With all of the seeded team placed in groups pre-draw, the interest was where the other 18 teams would land. The draw went great until Colombia was drawn into the same group as Brazil. The organizers moved Colombia to Group F and placed AFC nation South Korea in their Group E place. Other than that small blip, everything went smoothly. The draw created some interesting matchups for each of the groups.
Group A is made up of hosts Canada, China, New Zealand, and the Netherlands. Canada head coach John Herdman was manager of New Zealand from 2006-2011, giving the hosts a link to one of their opponents. As Andrew mentioned on the Center Circle, this group is oozing with potential for any of the teams involved. Canada will need their home field advantage as they hope to progress to the knockout stage.
Group B has two UEFA teams with Germany and Norway, in addition to Ivory Coast and Thailand. This will be Thailand’s first World Cup appearance, while two-time champions Germany will look to complement their men’s squad by adding a second World Cup in as many years. Norway will also be a threat, considering they are one of the four nations (USA, Germany, Japan) to win a World Cup.
Group C has reigning champions Japan, along with Switzerland, Cameroon, and Ecuador. The latter three are making their tournament debut. It seems Japan will have an easy path to the knockout stages, but the games have yet to be played. History is certain to be made, considering at least one of the debut nations will progress to the knockout rounds.
Group D has been dubbed this Cup’s version of the Group of Death. World power and two-time champions USA headline the group. Australia is always a fierce opponent, and Nigeria boast their resume as the reigning African champs. Sweden have former USA coach Pia Sundhage and three top 3 finishes at the World Cup to hang their hat on. Every team in this group had better strap on their goal scoring boots if they are going to progress out of the Group of Death.
Group F has an interesting mix with Brazil, South Korea, Spain, and Costa Rica. Brazil has progressed to the knockout stage in each of the last four World Cups, and they have Marta, the superstar who we had the opportunity to interview for the Instep. This will be the debut for Spain and Costa Rica’s women’s team, and the second tournament for the South Koreans.

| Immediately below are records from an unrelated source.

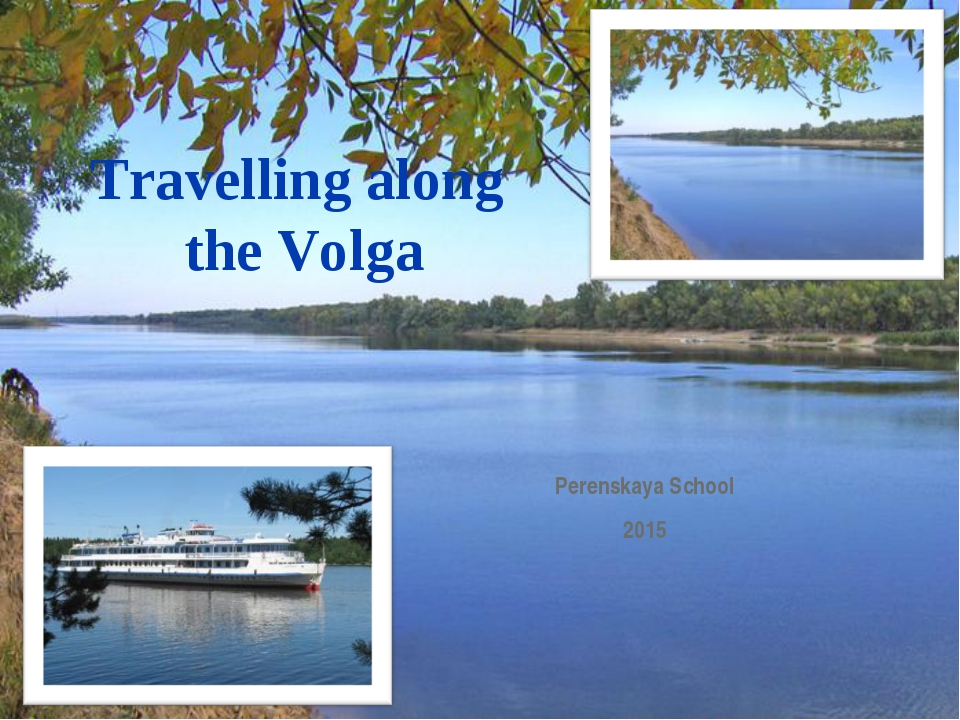 Perenskaya School 2015 Travelling along the Volga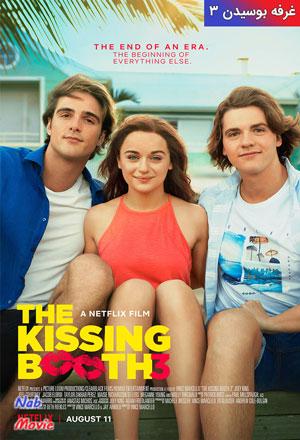 دانلود فیلم The Kissing Booth 3 2021 غرفه بوسیدن 3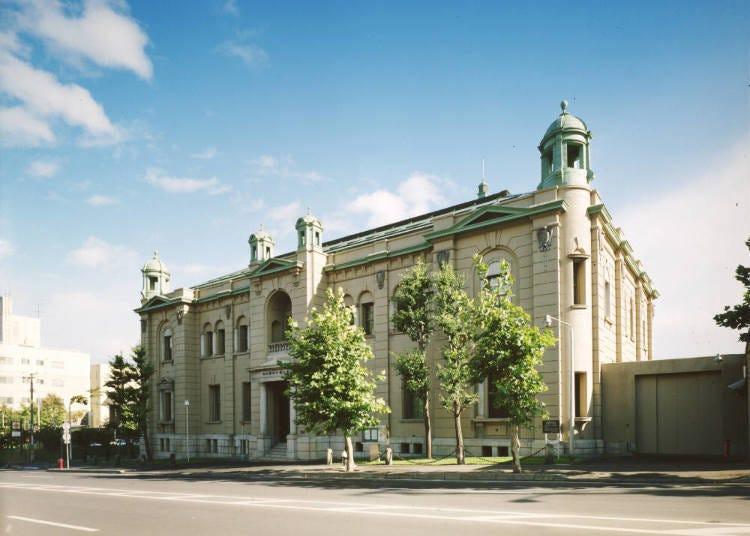 4)形成北方华尔街的「日本银行旧小樽分行金融资料馆」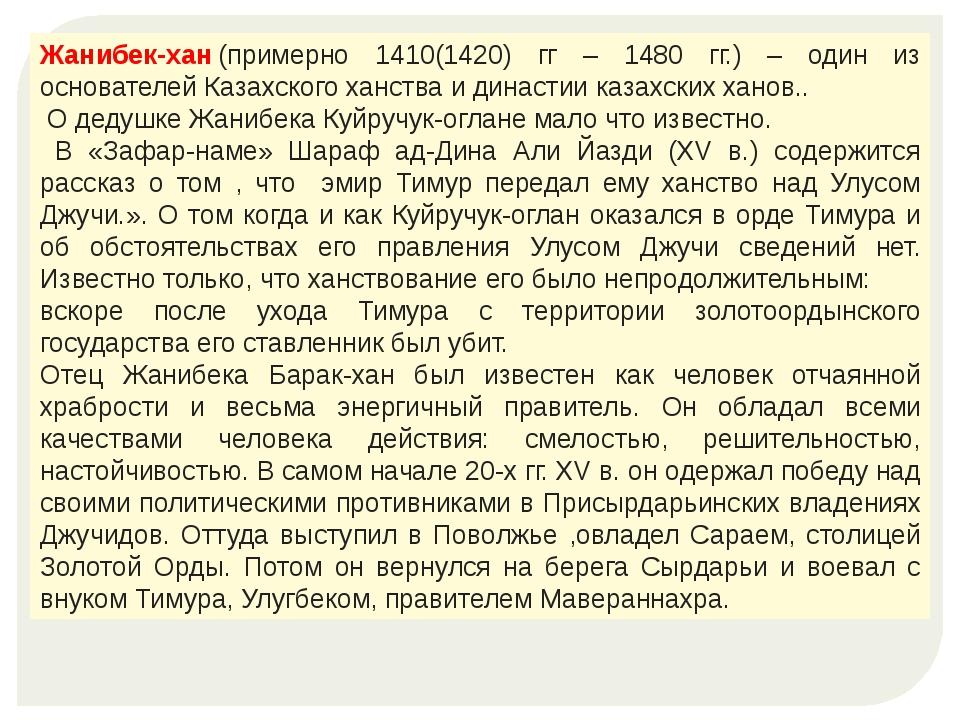 Жанибек-хан(примерно 1410(1420) гг – 1480 гг.) – один из основателей Казахск...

Similarly to Group C, it seems there is a favorite (Brazil), and three other teams hoping to progress.
That leaves us with Group F. The only team with a top 4 finish is France, who finished 4th in 2011. England, Colombia, and Mexico have all been to the tournament before, but without the success of some of the other groups. Any of these teams can progress as top 2 in the group, but don’t pencil anyone in until all the matches are played.
As usual the top 2 teams out of each group will progress to the knockout stage. However, with the expansion of the tournament to 24 teams, four of the six third place teams in each group will also progress, while the other two will be knocked out. Now managers have the task of preparing for their group games in the quest for the Cup. The first match will feature Canada vs China on June 6th, 2015 at Commonwealth Stadium in Edmonton.